• **CONSIGNES**:
**A.** Recopiez sans rien changer le passage de l'article sur le front républicain compris entre « Eu égard à l’état » et « listes du FN. », bornes incluses.
**B.** Poursuivez l'article sur le front républicain à la suite de sa dernière phrase.

• **TEXTE DU DOCUMENT**:

« Front républicain » : un concept dépassé
par Fergus
dimanche 1er novembre 2015
Le Parti Socialiste étant menacé d’une nouvelle et sévère raclée électorale, Manuel Valls s’est récemment exprimé sur la conduite à tenir en vue du 2e tour des Régionales. Et le moins que l’on puisse dire est qu’il a fait preuve d’une rare hypocrisie en évoquant sans le nommer la possibilité d’un « front républicain »...
Invité du Bondy Blog le mardi 27 octobre, Manuel Valls a bien évidemment été interrogé sur la possibilité d’un succès du FN dans une ou plusieurs régions aux Élections régionales de décembre. « Tout devra être fait pour l’empêcher », a affirmé le Premier ministre.
Eu égard à l’état de déliquescence de la gauche socialiste, entraînée vers les grands fonds par la mise en œuvre d’une politique contraire aux engagements de campagne de 2012, ce n’est pas à l’illusoire victoire, dans les régions menacées, du PS sur le FN que faisait allusion Manuel Valls, mais bel et bien à la mise en œuvre d’un « front républicain » destiné à barrer la route du pouvoir régional aux listes du FN.

• **SECTION DES DONNÉES**:
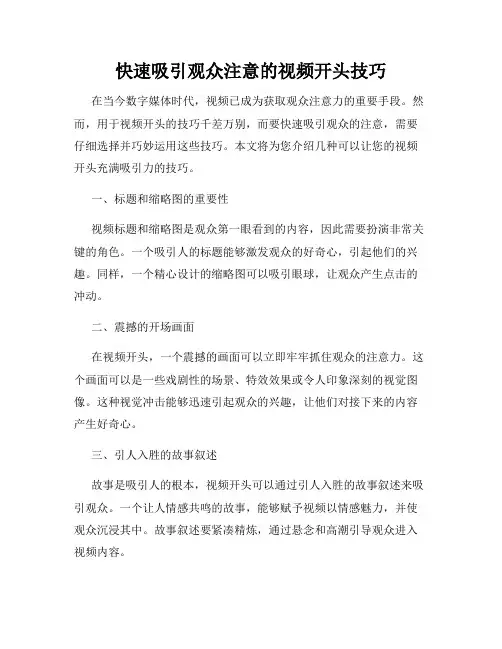 快速吸引观众注意的视频开头技巧

在当今数字媒体时代，视频已成为获取观众注意力的重要手段。然而，用于视频开头的技巧千差万别，而要快速吸引观众的注意，需要仔细选择并巧妙运用这些技巧。本文将为您介绍几种可以让您的视频开头充满吸引力的技巧。

一、标题和缩略图的重要性

视频标题和缩略图是观众第一眼看到的内容，因此需要扮演非常关键的角色。一个吸引人的标题能够激发观众的好奇心，引起他们的兴趣。同样，一个精心设计的缩略图可以吸引眼球，让观众产生点击的冲动。

二、震撼的开场画面

在视频开头，一个震撼的画面可以立即牢牢抓住观众的注意力。这个画面可以是一些戏剧性的场景、特效效果或令人印象深刻的视觉图像。这种视觉冲击能够迅速引起观众的兴趣，让他们对接下来的内容产生好奇心。

三、引人入胜的故事叙述

故事是吸引人的根本，视频开头可以通过引人入胜的故事叙述来吸引观众。一个让人情感共鸣的故事，能够赋予视频以情感魅力，并使观众沉浸其中。故事叙述要紧凑精炼，通过悬念和高潮引导观众进入视频内容。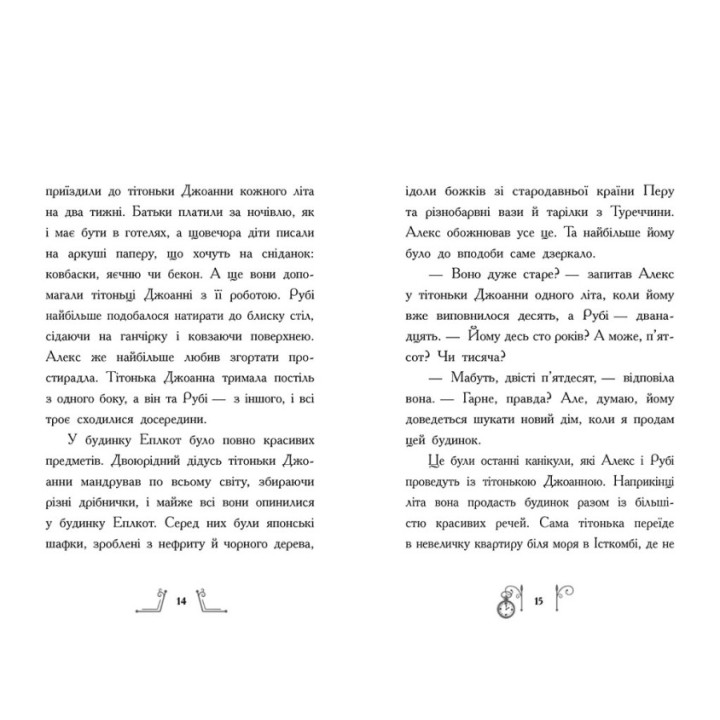 приїздили до тітоньки Джоанни кожного літа на два тижні. Батьки платили за ночівлю, як і має бути в готелях, а щовечора діти писали на аркуші паперу, що хочуть на сніданок: ковбаски, яєчню чи бекон. А ще вони допомагали тітоньці Джоанні з її роботою. Рубі найбільше подобалося натирати до блиску стіл, сідаючи на ганчірку і ковзаючи поверхнею. Алекс же найбільше любив згортати простирадла. Тітонька Джоанна тримала постіль з одного боку, а він та Рубі — з іншого, і всі троє сходилися досередини.

У будинку Еплкот було повно красивих предметів. Двоюрідний дідусь тітоньки Джоанни мандрував по всьому світу, збираючи різні дрібнички, і майже всі вони опинилися у будинку Еплкот. Серед них були японські шафки, зроблені з нефриту й чорного дерева,

14

ідоли божків зі стародавньої країни Перу та різнобарвні вази й тарілки з Туреччини. Алекс обожнював усе це. Та найбільше йому було до вподоби саме дзеркало.

— Воно дуже старе? — запитав Алекс у тітоньки Джоанни одного літа, коли йому вже виповнилося десять, а Рубі — дванадцять. — Йому десь сто років? А може, п'ятсот? Чи тисяча?

— Мабуть, двісті п'ятдесят, — відповіла вона. — Гарне, правда? Але, думаю, йому доведеться шукати новий дім, коли я продам цей будинок.

Це були останні канікули, які Алекс і Рубі проведуть із тітонькою Джоанною. Наприкінці літа вона продасть будинок разом із більшістю красивих речей. Сама тітонька переїде в невеличку квартиру біля моря в Істкомбі, де не

15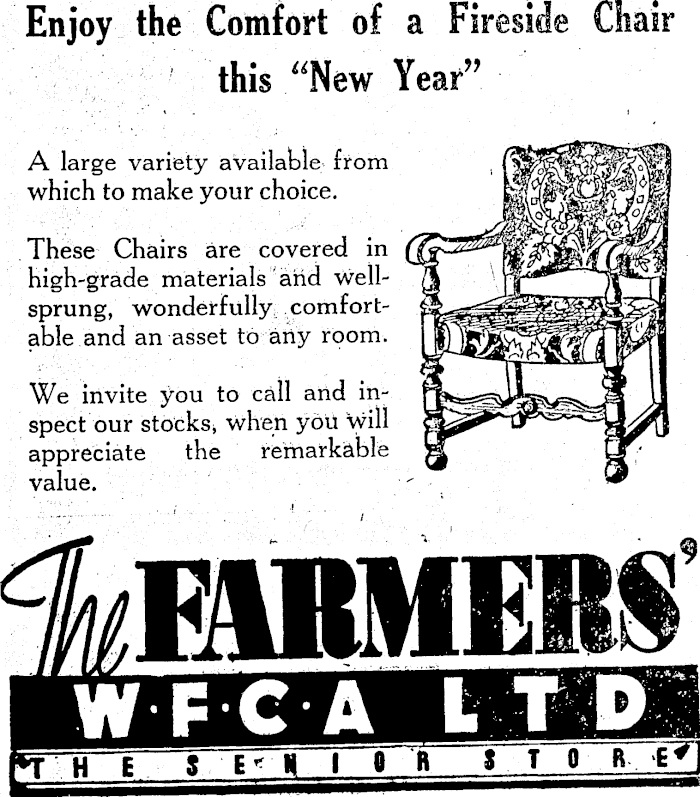 Enjoy the Comfort of a Fireside Chair this "New Year"

A large variety available from which to make your choice.

These Chairs are covered in high-grade materials and well-sprung, wonderfully comfortable and an asset to any room.

We invite you to call and inspect our stocks, when you will appreciate the remarkable value.

The FARMERS'
W·F·C·A LTD
THE SENIOR STORE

• **RÉPONSES AUX CONSIGNES**:
**A.**
Eu égard à l’état de déliquescence de la gauche socialiste, entraînée vers les grands fonds par la mise en œuvre d’une politique contraire aux engagements de campagne de 2012, ce n’est pas à l’illusoire victoire, dans les régions menacées, du PS sur le FN que faisait allusion Manuel Valls, mais bel et bien à la mise en œuvre d’un « front républicain » destiné à barrer la route du pouvoir régional aux listes du FN.

**B.**
En l’occurrence, Manuel Valls se garde bien d’expliciter ce qu’il a véritablement en tête. Ce qui ne manque pas, soit dit en passant, de susciter une belle confusion avec les commentaires de Jean-Christophe Cambadélis, ci-devant « patron » du PS et inénarrable promoteur d’un récent référendum en forme de gag qui n’a pas été sans rappeler le regretté Coluche : entre les électeurs de gauche et ceux de droite, « La France est divisée en deux, je veux qu’elle soit pliée en quatre ! » a semblé dire le boss du PS, l’homme au look de conseiller général de la 4e République visitant un Comice agricole. Mission réussie, Camba ! Merci pour ce moment de franche rigolade.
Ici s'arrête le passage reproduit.